= TEXTE FOURNI =
"""
Go Down, Moses, Roméo Castellucci

nelson mederik

Cette pièce est l'enfant illégitime de Castelluci et Lynch !

Dans le cadre du sublime Festival TransAmériques de 2016 (que je ne manquerais pour rien au monde) Roméo Castellucci (metteur en scène, plasticien, scénographe) nous offrait sa plus récente création Go Down Moses (vidéo du trailer ici à voir absolument) au théâtre Denise Pelletier à Montréal.
Les circonstances de vie ont fait que tristement, je jour "J" arrivait et je n'avais toujours pas acheté mes billets (jour "J" étant la présentation qui sera suivie d'un entretien avec lui !!) et quand finalement je me suis lancée pour les acheter....ben la dame a bien rit puisque c'était complet depuis deux semaines ! Me restaient plus que les yeux pour pleurer. Elle essaya donc de me consoler en disant: ''Si certains médias ne se présentent pas, à dix minutes du début, certains billets pourraient se libérer". Et là c'est moi qui a ris. Voyons, ça se peut juste pas, pas pour un Castellucci. N'écoutant que mon désespoir, je me résous à aller faire pitié aux portes du théâtre pour lancer des regards de haine aux chanceux qui auront leurs billets. Juste au cas, j'entre à la billetterie vérifier s'il reste des places...Ben voici ma tête cinq minutes plus tard (et celle de mon précieux qui avait écouté mes lamentations !) J'ai eu mes billets !!!!
"""
= DONNÉES FOURNIES =
"""
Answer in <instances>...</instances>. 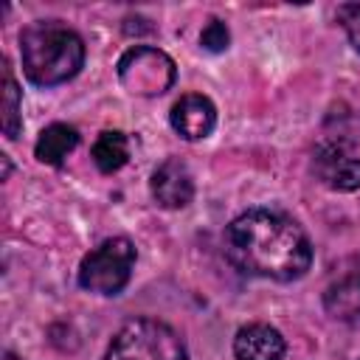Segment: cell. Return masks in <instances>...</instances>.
<instances>
[{
    "instance_id": "4",
    "label": "cell",
    "mask_w": 360,
    "mask_h": 360,
    "mask_svg": "<svg viewBox=\"0 0 360 360\" xmlns=\"http://www.w3.org/2000/svg\"><path fill=\"white\" fill-rule=\"evenodd\" d=\"M135 245L127 236L104 239L79 264V284L98 295H118L135 267Z\"/></svg>"
},
{
    "instance_id": "6",
    "label": "cell",
    "mask_w": 360,
    "mask_h": 360,
    "mask_svg": "<svg viewBox=\"0 0 360 360\" xmlns=\"http://www.w3.org/2000/svg\"><path fill=\"white\" fill-rule=\"evenodd\" d=\"M315 177L332 191L360 188V158L343 141H323L312 158Z\"/></svg>"
},
{
    "instance_id": "7",
    "label": "cell",
    "mask_w": 360,
    "mask_h": 360,
    "mask_svg": "<svg viewBox=\"0 0 360 360\" xmlns=\"http://www.w3.org/2000/svg\"><path fill=\"white\" fill-rule=\"evenodd\" d=\"M149 188H152V197H155V202L160 208L177 211V208H186L191 202V197H194V177H191L188 166L180 158H169V160H163L152 172Z\"/></svg>"
},
{
    "instance_id": "5",
    "label": "cell",
    "mask_w": 360,
    "mask_h": 360,
    "mask_svg": "<svg viewBox=\"0 0 360 360\" xmlns=\"http://www.w3.org/2000/svg\"><path fill=\"white\" fill-rule=\"evenodd\" d=\"M118 79L135 96H160L174 82V62L158 48L135 45L118 59Z\"/></svg>"
},
{
    "instance_id": "17",
    "label": "cell",
    "mask_w": 360,
    "mask_h": 360,
    "mask_svg": "<svg viewBox=\"0 0 360 360\" xmlns=\"http://www.w3.org/2000/svg\"><path fill=\"white\" fill-rule=\"evenodd\" d=\"M8 172H11V163H8V158L3 155V177H8Z\"/></svg>"
},
{
    "instance_id": "18",
    "label": "cell",
    "mask_w": 360,
    "mask_h": 360,
    "mask_svg": "<svg viewBox=\"0 0 360 360\" xmlns=\"http://www.w3.org/2000/svg\"><path fill=\"white\" fill-rule=\"evenodd\" d=\"M6 360H17V357H14V354H6Z\"/></svg>"
},
{
    "instance_id": "15",
    "label": "cell",
    "mask_w": 360,
    "mask_h": 360,
    "mask_svg": "<svg viewBox=\"0 0 360 360\" xmlns=\"http://www.w3.org/2000/svg\"><path fill=\"white\" fill-rule=\"evenodd\" d=\"M228 42H231V34H228V28H225L222 20H211V22L202 28V34H200V45H202L205 51H211V53L225 51Z\"/></svg>"
},
{
    "instance_id": "9",
    "label": "cell",
    "mask_w": 360,
    "mask_h": 360,
    "mask_svg": "<svg viewBox=\"0 0 360 360\" xmlns=\"http://www.w3.org/2000/svg\"><path fill=\"white\" fill-rule=\"evenodd\" d=\"M287 343L276 326L267 323H248L233 338L236 360H284Z\"/></svg>"
},
{
    "instance_id": "8",
    "label": "cell",
    "mask_w": 360,
    "mask_h": 360,
    "mask_svg": "<svg viewBox=\"0 0 360 360\" xmlns=\"http://www.w3.org/2000/svg\"><path fill=\"white\" fill-rule=\"evenodd\" d=\"M169 121L174 132L186 141H200L208 138L217 127V107L208 96L200 93H186L169 112Z\"/></svg>"
},
{
    "instance_id": "14",
    "label": "cell",
    "mask_w": 360,
    "mask_h": 360,
    "mask_svg": "<svg viewBox=\"0 0 360 360\" xmlns=\"http://www.w3.org/2000/svg\"><path fill=\"white\" fill-rule=\"evenodd\" d=\"M338 20H340L349 42L360 53V3H343V6H338Z\"/></svg>"
},
{
    "instance_id": "11",
    "label": "cell",
    "mask_w": 360,
    "mask_h": 360,
    "mask_svg": "<svg viewBox=\"0 0 360 360\" xmlns=\"http://www.w3.org/2000/svg\"><path fill=\"white\" fill-rule=\"evenodd\" d=\"M323 307L332 318L357 323L360 321V276H346L323 292Z\"/></svg>"
},
{
    "instance_id": "2",
    "label": "cell",
    "mask_w": 360,
    "mask_h": 360,
    "mask_svg": "<svg viewBox=\"0 0 360 360\" xmlns=\"http://www.w3.org/2000/svg\"><path fill=\"white\" fill-rule=\"evenodd\" d=\"M20 59L31 84L53 87L82 70L84 42L59 20H37L20 34Z\"/></svg>"
},
{
    "instance_id": "13",
    "label": "cell",
    "mask_w": 360,
    "mask_h": 360,
    "mask_svg": "<svg viewBox=\"0 0 360 360\" xmlns=\"http://www.w3.org/2000/svg\"><path fill=\"white\" fill-rule=\"evenodd\" d=\"M22 93L20 84L11 76L8 62H3V135L8 141H14L22 129Z\"/></svg>"
},
{
    "instance_id": "10",
    "label": "cell",
    "mask_w": 360,
    "mask_h": 360,
    "mask_svg": "<svg viewBox=\"0 0 360 360\" xmlns=\"http://www.w3.org/2000/svg\"><path fill=\"white\" fill-rule=\"evenodd\" d=\"M79 143V132L68 124H51L39 132L37 143H34V155L39 163H48V166H59Z\"/></svg>"
},
{
    "instance_id": "16",
    "label": "cell",
    "mask_w": 360,
    "mask_h": 360,
    "mask_svg": "<svg viewBox=\"0 0 360 360\" xmlns=\"http://www.w3.org/2000/svg\"><path fill=\"white\" fill-rule=\"evenodd\" d=\"M141 22H146L143 17H127V22H124V34H149V31H155L152 25H141Z\"/></svg>"
},
{
    "instance_id": "12",
    "label": "cell",
    "mask_w": 360,
    "mask_h": 360,
    "mask_svg": "<svg viewBox=\"0 0 360 360\" xmlns=\"http://www.w3.org/2000/svg\"><path fill=\"white\" fill-rule=\"evenodd\" d=\"M90 155H93V163L98 166V172L112 174V172H118L127 163V158H129V141H127V135L121 129H104L96 138Z\"/></svg>"
},
{
    "instance_id": "1",
    "label": "cell",
    "mask_w": 360,
    "mask_h": 360,
    "mask_svg": "<svg viewBox=\"0 0 360 360\" xmlns=\"http://www.w3.org/2000/svg\"><path fill=\"white\" fill-rule=\"evenodd\" d=\"M225 253L248 276L270 281H295L312 264L307 231L287 214L250 208L225 228Z\"/></svg>"
},
{
    "instance_id": "3",
    "label": "cell",
    "mask_w": 360,
    "mask_h": 360,
    "mask_svg": "<svg viewBox=\"0 0 360 360\" xmlns=\"http://www.w3.org/2000/svg\"><path fill=\"white\" fill-rule=\"evenodd\" d=\"M104 360H188V349L169 323L132 318L112 335Z\"/></svg>"
}]
</instances>
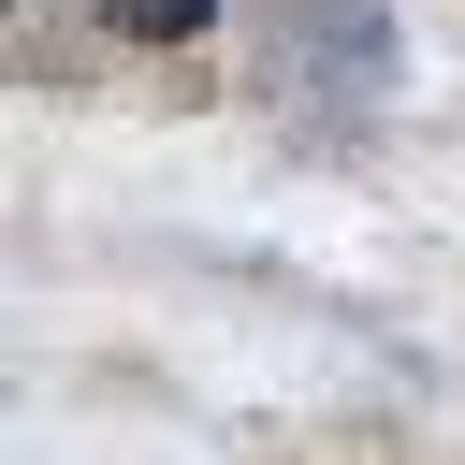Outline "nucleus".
<instances>
[{
	"label": "nucleus",
	"instance_id": "1",
	"mask_svg": "<svg viewBox=\"0 0 465 465\" xmlns=\"http://www.w3.org/2000/svg\"><path fill=\"white\" fill-rule=\"evenodd\" d=\"M102 29L116 44H189V29H218V0H102Z\"/></svg>",
	"mask_w": 465,
	"mask_h": 465
}]
</instances>
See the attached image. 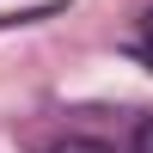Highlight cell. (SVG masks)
Returning <instances> with one entry per match:
<instances>
[{
	"label": "cell",
	"instance_id": "3957f363",
	"mask_svg": "<svg viewBox=\"0 0 153 153\" xmlns=\"http://www.w3.org/2000/svg\"><path fill=\"white\" fill-rule=\"evenodd\" d=\"M141 55L153 61V6H147V19H141Z\"/></svg>",
	"mask_w": 153,
	"mask_h": 153
},
{
	"label": "cell",
	"instance_id": "7a4b0ae2",
	"mask_svg": "<svg viewBox=\"0 0 153 153\" xmlns=\"http://www.w3.org/2000/svg\"><path fill=\"white\" fill-rule=\"evenodd\" d=\"M55 153H110V147H104V141H61Z\"/></svg>",
	"mask_w": 153,
	"mask_h": 153
},
{
	"label": "cell",
	"instance_id": "6da1fadb",
	"mask_svg": "<svg viewBox=\"0 0 153 153\" xmlns=\"http://www.w3.org/2000/svg\"><path fill=\"white\" fill-rule=\"evenodd\" d=\"M129 153H153V117H141V123H135V141H129Z\"/></svg>",
	"mask_w": 153,
	"mask_h": 153
}]
</instances>
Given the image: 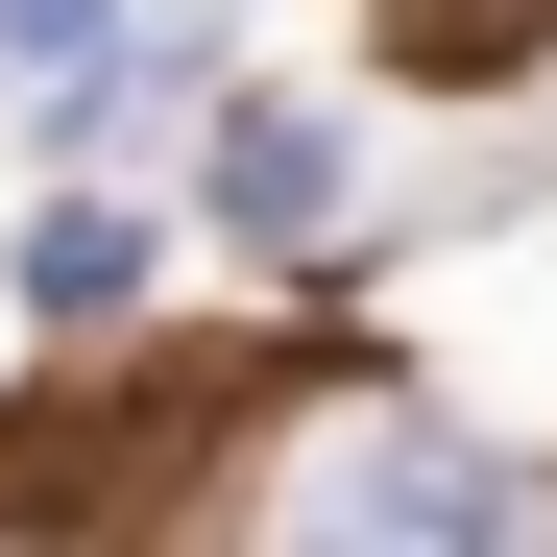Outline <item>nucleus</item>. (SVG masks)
<instances>
[{
  "label": "nucleus",
  "instance_id": "4",
  "mask_svg": "<svg viewBox=\"0 0 557 557\" xmlns=\"http://www.w3.org/2000/svg\"><path fill=\"white\" fill-rule=\"evenodd\" d=\"M98 49V0H0V73H73Z\"/></svg>",
  "mask_w": 557,
  "mask_h": 557
},
{
  "label": "nucleus",
  "instance_id": "2",
  "mask_svg": "<svg viewBox=\"0 0 557 557\" xmlns=\"http://www.w3.org/2000/svg\"><path fill=\"white\" fill-rule=\"evenodd\" d=\"M315 509H339V533H485V460H412V436H388V460H339Z\"/></svg>",
  "mask_w": 557,
  "mask_h": 557
},
{
  "label": "nucleus",
  "instance_id": "3",
  "mask_svg": "<svg viewBox=\"0 0 557 557\" xmlns=\"http://www.w3.org/2000/svg\"><path fill=\"white\" fill-rule=\"evenodd\" d=\"M219 195H243L267 243H315V195H339V146H315V122H243V146H219Z\"/></svg>",
  "mask_w": 557,
  "mask_h": 557
},
{
  "label": "nucleus",
  "instance_id": "1",
  "mask_svg": "<svg viewBox=\"0 0 557 557\" xmlns=\"http://www.w3.org/2000/svg\"><path fill=\"white\" fill-rule=\"evenodd\" d=\"M363 25H388V73H412V98H509V73L557 49V0H363Z\"/></svg>",
  "mask_w": 557,
  "mask_h": 557
}]
</instances>
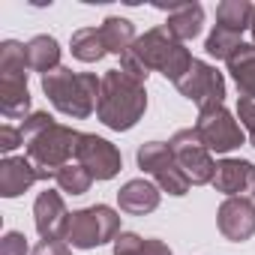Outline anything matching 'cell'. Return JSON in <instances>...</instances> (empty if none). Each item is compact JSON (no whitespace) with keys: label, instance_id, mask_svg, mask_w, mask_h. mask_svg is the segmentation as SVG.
<instances>
[{"label":"cell","instance_id":"obj_1","mask_svg":"<svg viewBox=\"0 0 255 255\" xmlns=\"http://www.w3.org/2000/svg\"><path fill=\"white\" fill-rule=\"evenodd\" d=\"M192 60H195V57L189 54V48H186L183 42H177L165 27H153V30H147L144 36H138V39L132 42V48L120 57V69H123L126 75L138 78L141 84H144L147 75L156 69V72H162L168 81L177 84V81L189 72Z\"/></svg>","mask_w":255,"mask_h":255},{"label":"cell","instance_id":"obj_2","mask_svg":"<svg viewBox=\"0 0 255 255\" xmlns=\"http://www.w3.org/2000/svg\"><path fill=\"white\" fill-rule=\"evenodd\" d=\"M21 135H24L27 159L48 174L69 165V159L78 150V138H81V132H75L72 126L57 123L48 111H33L21 123Z\"/></svg>","mask_w":255,"mask_h":255},{"label":"cell","instance_id":"obj_3","mask_svg":"<svg viewBox=\"0 0 255 255\" xmlns=\"http://www.w3.org/2000/svg\"><path fill=\"white\" fill-rule=\"evenodd\" d=\"M147 111V90L138 78L126 75L123 69H108L102 75L96 117L111 132H129Z\"/></svg>","mask_w":255,"mask_h":255},{"label":"cell","instance_id":"obj_4","mask_svg":"<svg viewBox=\"0 0 255 255\" xmlns=\"http://www.w3.org/2000/svg\"><path fill=\"white\" fill-rule=\"evenodd\" d=\"M99 90H102V78H96L93 72H72L69 66H60L42 75V93L60 114L72 120H84L96 111Z\"/></svg>","mask_w":255,"mask_h":255},{"label":"cell","instance_id":"obj_5","mask_svg":"<svg viewBox=\"0 0 255 255\" xmlns=\"http://www.w3.org/2000/svg\"><path fill=\"white\" fill-rule=\"evenodd\" d=\"M120 234V213L108 204H90L69 213L63 240L72 249H96L102 243H114Z\"/></svg>","mask_w":255,"mask_h":255},{"label":"cell","instance_id":"obj_6","mask_svg":"<svg viewBox=\"0 0 255 255\" xmlns=\"http://www.w3.org/2000/svg\"><path fill=\"white\" fill-rule=\"evenodd\" d=\"M135 159H138V168L147 177H153L162 192H168L174 198H180V195L189 192L192 183L183 174V168L177 165V159H174V153H171V147L165 141H147V144H141L138 153H135Z\"/></svg>","mask_w":255,"mask_h":255},{"label":"cell","instance_id":"obj_7","mask_svg":"<svg viewBox=\"0 0 255 255\" xmlns=\"http://www.w3.org/2000/svg\"><path fill=\"white\" fill-rule=\"evenodd\" d=\"M177 165L183 168V174L189 177L192 186H204V183H213V174H216V162L210 156V150L204 147L201 135L195 132V126H189V129H180L171 135L168 141Z\"/></svg>","mask_w":255,"mask_h":255},{"label":"cell","instance_id":"obj_8","mask_svg":"<svg viewBox=\"0 0 255 255\" xmlns=\"http://www.w3.org/2000/svg\"><path fill=\"white\" fill-rule=\"evenodd\" d=\"M195 132L201 135V141H204V147L210 153H231L246 138L243 126L237 123V117L225 105L210 108V111H201L198 120H195Z\"/></svg>","mask_w":255,"mask_h":255},{"label":"cell","instance_id":"obj_9","mask_svg":"<svg viewBox=\"0 0 255 255\" xmlns=\"http://www.w3.org/2000/svg\"><path fill=\"white\" fill-rule=\"evenodd\" d=\"M177 90H180V96H186L189 102L198 105V114L219 108L225 102V78L216 66H210L204 60H192L189 72L177 81Z\"/></svg>","mask_w":255,"mask_h":255},{"label":"cell","instance_id":"obj_10","mask_svg":"<svg viewBox=\"0 0 255 255\" xmlns=\"http://www.w3.org/2000/svg\"><path fill=\"white\" fill-rule=\"evenodd\" d=\"M75 159H78L81 168L90 171L93 180H111V177H117L120 168H123V156H120V150H117L108 138L93 135V132H81V138H78V150H75Z\"/></svg>","mask_w":255,"mask_h":255},{"label":"cell","instance_id":"obj_11","mask_svg":"<svg viewBox=\"0 0 255 255\" xmlns=\"http://www.w3.org/2000/svg\"><path fill=\"white\" fill-rule=\"evenodd\" d=\"M219 234L231 243H243L255 234V201L252 198H225L216 210Z\"/></svg>","mask_w":255,"mask_h":255},{"label":"cell","instance_id":"obj_12","mask_svg":"<svg viewBox=\"0 0 255 255\" xmlns=\"http://www.w3.org/2000/svg\"><path fill=\"white\" fill-rule=\"evenodd\" d=\"M213 189L222 192L225 198H252L255 195V162L249 159H234L225 156L216 162L213 174Z\"/></svg>","mask_w":255,"mask_h":255},{"label":"cell","instance_id":"obj_13","mask_svg":"<svg viewBox=\"0 0 255 255\" xmlns=\"http://www.w3.org/2000/svg\"><path fill=\"white\" fill-rule=\"evenodd\" d=\"M66 222H69V210L63 204V195L54 189L39 192L33 201V225H36L39 237L42 240H63Z\"/></svg>","mask_w":255,"mask_h":255},{"label":"cell","instance_id":"obj_14","mask_svg":"<svg viewBox=\"0 0 255 255\" xmlns=\"http://www.w3.org/2000/svg\"><path fill=\"white\" fill-rule=\"evenodd\" d=\"M36 180H54V174L36 168L27 156H6L0 162V195L3 198L24 195Z\"/></svg>","mask_w":255,"mask_h":255},{"label":"cell","instance_id":"obj_15","mask_svg":"<svg viewBox=\"0 0 255 255\" xmlns=\"http://www.w3.org/2000/svg\"><path fill=\"white\" fill-rule=\"evenodd\" d=\"M159 186L144 180V177H135V180H126L120 189H117V204L123 213L129 216H147L159 207Z\"/></svg>","mask_w":255,"mask_h":255},{"label":"cell","instance_id":"obj_16","mask_svg":"<svg viewBox=\"0 0 255 255\" xmlns=\"http://www.w3.org/2000/svg\"><path fill=\"white\" fill-rule=\"evenodd\" d=\"M0 111L6 120H21V123L33 114L27 75H0Z\"/></svg>","mask_w":255,"mask_h":255},{"label":"cell","instance_id":"obj_17","mask_svg":"<svg viewBox=\"0 0 255 255\" xmlns=\"http://www.w3.org/2000/svg\"><path fill=\"white\" fill-rule=\"evenodd\" d=\"M168 12L165 18V30L177 39V42H189L201 33L204 27V6L201 3H174V6H159Z\"/></svg>","mask_w":255,"mask_h":255},{"label":"cell","instance_id":"obj_18","mask_svg":"<svg viewBox=\"0 0 255 255\" xmlns=\"http://www.w3.org/2000/svg\"><path fill=\"white\" fill-rule=\"evenodd\" d=\"M225 63H228V72L237 84L240 99L255 102V42H243Z\"/></svg>","mask_w":255,"mask_h":255},{"label":"cell","instance_id":"obj_19","mask_svg":"<svg viewBox=\"0 0 255 255\" xmlns=\"http://www.w3.org/2000/svg\"><path fill=\"white\" fill-rule=\"evenodd\" d=\"M27 66H30V72H39V75L60 69V42L48 33L33 36L27 42Z\"/></svg>","mask_w":255,"mask_h":255},{"label":"cell","instance_id":"obj_20","mask_svg":"<svg viewBox=\"0 0 255 255\" xmlns=\"http://www.w3.org/2000/svg\"><path fill=\"white\" fill-rule=\"evenodd\" d=\"M99 33H102L105 51H108V54H117V57H123L126 51L132 48V42L138 39V36H135V24H132L129 18H120V15H108V18L99 24Z\"/></svg>","mask_w":255,"mask_h":255},{"label":"cell","instance_id":"obj_21","mask_svg":"<svg viewBox=\"0 0 255 255\" xmlns=\"http://www.w3.org/2000/svg\"><path fill=\"white\" fill-rule=\"evenodd\" d=\"M114 255H174L159 237H141L135 231H120L114 240Z\"/></svg>","mask_w":255,"mask_h":255},{"label":"cell","instance_id":"obj_22","mask_svg":"<svg viewBox=\"0 0 255 255\" xmlns=\"http://www.w3.org/2000/svg\"><path fill=\"white\" fill-rule=\"evenodd\" d=\"M69 48H72V57L81 60V63H99L108 54L99 27H81V30H75L72 39H69Z\"/></svg>","mask_w":255,"mask_h":255},{"label":"cell","instance_id":"obj_23","mask_svg":"<svg viewBox=\"0 0 255 255\" xmlns=\"http://www.w3.org/2000/svg\"><path fill=\"white\" fill-rule=\"evenodd\" d=\"M252 12H255V6L249 3V0H222V3L216 6V24L243 33L252 24Z\"/></svg>","mask_w":255,"mask_h":255},{"label":"cell","instance_id":"obj_24","mask_svg":"<svg viewBox=\"0 0 255 255\" xmlns=\"http://www.w3.org/2000/svg\"><path fill=\"white\" fill-rule=\"evenodd\" d=\"M27 45L18 39L0 42V75H27Z\"/></svg>","mask_w":255,"mask_h":255},{"label":"cell","instance_id":"obj_25","mask_svg":"<svg viewBox=\"0 0 255 255\" xmlns=\"http://www.w3.org/2000/svg\"><path fill=\"white\" fill-rule=\"evenodd\" d=\"M240 45H243V33L216 24V27L210 30V36H207V42H204V51H207L210 57H216V60H228Z\"/></svg>","mask_w":255,"mask_h":255},{"label":"cell","instance_id":"obj_26","mask_svg":"<svg viewBox=\"0 0 255 255\" xmlns=\"http://www.w3.org/2000/svg\"><path fill=\"white\" fill-rule=\"evenodd\" d=\"M54 183H57V189L66 192V195H84V192L90 189L93 177H90V171L81 168L78 162H75V165L69 162V165H63V168L54 171Z\"/></svg>","mask_w":255,"mask_h":255},{"label":"cell","instance_id":"obj_27","mask_svg":"<svg viewBox=\"0 0 255 255\" xmlns=\"http://www.w3.org/2000/svg\"><path fill=\"white\" fill-rule=\"evenodd\" d=\"M237 120H240L243 132L249 135V141H252V147H255V102L237 99Z\"/></svg>","mask_w":255,"mask_h":255},{"label":"cell","instance_id":"obj_28","mask_svg":"<svg viewBox=\"0 0 255 255\" xmlns=\"http://www.w3.org/2000/svg\"><path fill=\"white\" fill-rule=\"evenodd\" d=\"M0 255H27V237L21 231H6L0 240Z\"/></svg>","mask_w":255,"mask_h":255},{"label":"cell","instance_id":"obj_29","mask_svg":"<svg viewBox=\"0 0 255 255\" xmlns=\"http://www.w3.org/2000/svg\"><path fill=\"white\" fill-rule=\"evenodd\" d=\"M24 144V135H21V126H12V123H3L0 126V150L3 153H12L15 147Z\"/></svg>","mask_w":255,"mask_h":255},{"label":"cell","instance_id":"obj_30","mask_svg":"<svg viewBox=\"0 0 255 255\" xmlns=\"http://www.w3.org/2000/svg\"><path fill=\"white\" fill-rule=\"evenodd\" d=\"M30 255H72L66 240H39Z\"/></svg>","mask_w":255,"mask_h":255},{"label":"cell","instance_id":"obj_31","mask_svg":"<svg viewBox=\"0 0 255 255\" xmlns=\"http://www.w3.org/2000/svg\"><path fill=\"white\" fill-rule=\"evenodd\" d=\"M249 30H252V39H255V12H252V24H249Z\"/></svg>","mask_w":255,"mask_h":255}]
</instances>
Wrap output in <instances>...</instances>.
"""
= VOTRE TRAVAIL =
• A. D'après le texte fourni, dans quel théâtre la création Go Down Moses a-t-elle été présentée ?
• B. Recopiez fidèlement le passage du texte fourni qui commence aux mots « Dans le cadre » et s'arrête après « Pelletier à Montréal. ».
Les lignes ci-dessus constituent un matériau distinct du texte fourni.

= CORRIGÉ =
• A. Au théâtre Denise Pelletier, à Montréal.

• B.
Dans le cadre du sublime Festival TransAmériques de 2016 (que je ne manquerais pour rien au monde) Roméo Castellucci (metteur en scène, plasticien, scénographe) nous offrait sa plus récente création Go Down Moses (vidéo du trailer ici à voir absolument) au théâtre Denise Pelletier à Montréal.